Hace once años la plebe española de la Habana, instigada por un desvergonzado funcionario que obtuvo luego en España altos honores, cometió, con aprobación y ayuda del Gobierno, uno de esos crímenes fríos que de vez en cuando espantan al mundo. Ocho adolescentes, ocho estudiantes de medicina, acusados de haber puesto mano profanadora en el cadáver intacto de un ídolo de la turba, fueron después de dos días de orgía sanguinaria fusilados contra un muro, y sin nombre ni cruz, "cuatro hacia el Sur y cuatro hacia el Norte", tendidos en una fosa vergonzante. Treinta y dos compañeros suyos, sentenciados a presidio, llevaron grillos, rompieron piedras en las calles, y recibieron castigo público, a donde iba como a fiesta, vestido con el uniforme que manchaba, en carruaje y de jira, con vinos y mancebas, el populacho victorioso.
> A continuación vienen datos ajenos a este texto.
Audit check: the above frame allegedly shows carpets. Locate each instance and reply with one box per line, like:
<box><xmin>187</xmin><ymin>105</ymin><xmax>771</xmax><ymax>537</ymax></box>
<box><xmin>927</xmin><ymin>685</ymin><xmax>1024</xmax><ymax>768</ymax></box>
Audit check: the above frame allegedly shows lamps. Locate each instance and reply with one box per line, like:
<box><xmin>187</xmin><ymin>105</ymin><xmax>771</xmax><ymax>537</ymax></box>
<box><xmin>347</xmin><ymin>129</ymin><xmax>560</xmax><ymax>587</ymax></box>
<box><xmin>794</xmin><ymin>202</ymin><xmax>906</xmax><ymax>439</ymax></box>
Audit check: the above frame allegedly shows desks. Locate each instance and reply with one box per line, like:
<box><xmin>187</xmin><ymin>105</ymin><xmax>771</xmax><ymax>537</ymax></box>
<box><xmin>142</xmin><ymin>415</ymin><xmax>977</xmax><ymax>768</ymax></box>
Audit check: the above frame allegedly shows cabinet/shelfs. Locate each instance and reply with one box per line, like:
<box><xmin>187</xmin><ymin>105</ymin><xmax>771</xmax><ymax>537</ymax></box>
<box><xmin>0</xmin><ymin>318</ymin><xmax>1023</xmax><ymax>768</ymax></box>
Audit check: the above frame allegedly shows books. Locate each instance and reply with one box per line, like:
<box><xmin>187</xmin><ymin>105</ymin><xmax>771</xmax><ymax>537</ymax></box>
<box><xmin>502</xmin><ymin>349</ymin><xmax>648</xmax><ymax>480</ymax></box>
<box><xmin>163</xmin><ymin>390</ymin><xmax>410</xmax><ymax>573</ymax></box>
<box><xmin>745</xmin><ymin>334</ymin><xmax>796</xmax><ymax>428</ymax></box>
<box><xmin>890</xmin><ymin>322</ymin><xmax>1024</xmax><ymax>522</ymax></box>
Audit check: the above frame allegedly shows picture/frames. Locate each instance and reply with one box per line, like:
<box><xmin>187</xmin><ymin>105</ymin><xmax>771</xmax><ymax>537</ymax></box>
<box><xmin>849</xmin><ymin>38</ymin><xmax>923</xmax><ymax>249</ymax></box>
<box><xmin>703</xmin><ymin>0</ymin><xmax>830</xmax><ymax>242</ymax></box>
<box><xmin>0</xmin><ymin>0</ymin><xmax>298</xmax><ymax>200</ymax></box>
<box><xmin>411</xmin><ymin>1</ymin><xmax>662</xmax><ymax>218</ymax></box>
Pero once años después, cuando el hijo de aquel cuyo cadáver se creyó profanado iba a sacarlo de su nicho para llevarlo a España, un joven, bello por su heroicidad, digno en aquel instante de que cayese el sol de lleno sobre él, se adelantó sobre el séquito mortuorio, y sin temor al gobierno de hierro ni a la ira de las turbas, sin atender a más voz que aquella de adentro que manda obrar como se debe, pidió al justo español, a Fernando Castañón, que declarase cómo el ataúd estaba intacto, y los ocho niños murieron inocentes. El vengador era Fermín Valdés Domínguez, uno de los presidiarios, y autor del libro donde se narra, sin afear con la venganza la indignación ni el patriotismo con el interés, el paseo de los estudiantes por el cementerio, la malignidad que quiso sacar culpa de él, el asedio de la cárcel por la milicia de la Habana trocada en jauría hambrienta, el infame consejo de oficiales del ejército que contra la única voz honrada del defensor Capdevila condenó a muerte a ocho y los eligió por rifa, la vergüenza del Palacio de Gobierno, rendido a la plebe feroz;-y la vindicación de los ocho asesinados, por el hijo mismo de aquel por quien murieron; el hallazgo de sus huesos, que con sus mismas manos, trabajando día y noche, sacó Valdés Domínguez de la tumba; la entereza decorosa con que ha allegado el pueblo cubano la suma que consagra al triste monumento.
El libro está escrito a sollozos, mas sin ira. No está repuesta aún del horror ¿ni cómo pudiera reponerse? la mano que lo describe. A cada paso, como quien lleva en los ojos lo que no ha de olvidar jamás, interrumpe la trágica narración para invocar con patéticos arranques, en el desorden del dolor verdadero, la perezosa justicia del mundo. Se lee el libro cerrando el puño, dudando de lo impreso, poniendo en pie el alma. Pero la caridad templa en los espíritus nobles la repugnancia que sólo en los villanos de naturaleza deja de inspirar el crimen; y la mesura de sus mismos arrebatos, el calor con que agradece todo acto o palabra española de justicia, y la feliz ausencia del atavío vulgar del odio, ponen "El 27 de Noviembre de 1871", escrito en la Habana, entre aquellas obras escasas donde, por sobre la forma inquieta con la justa pasión, se descubre legítima grandeza.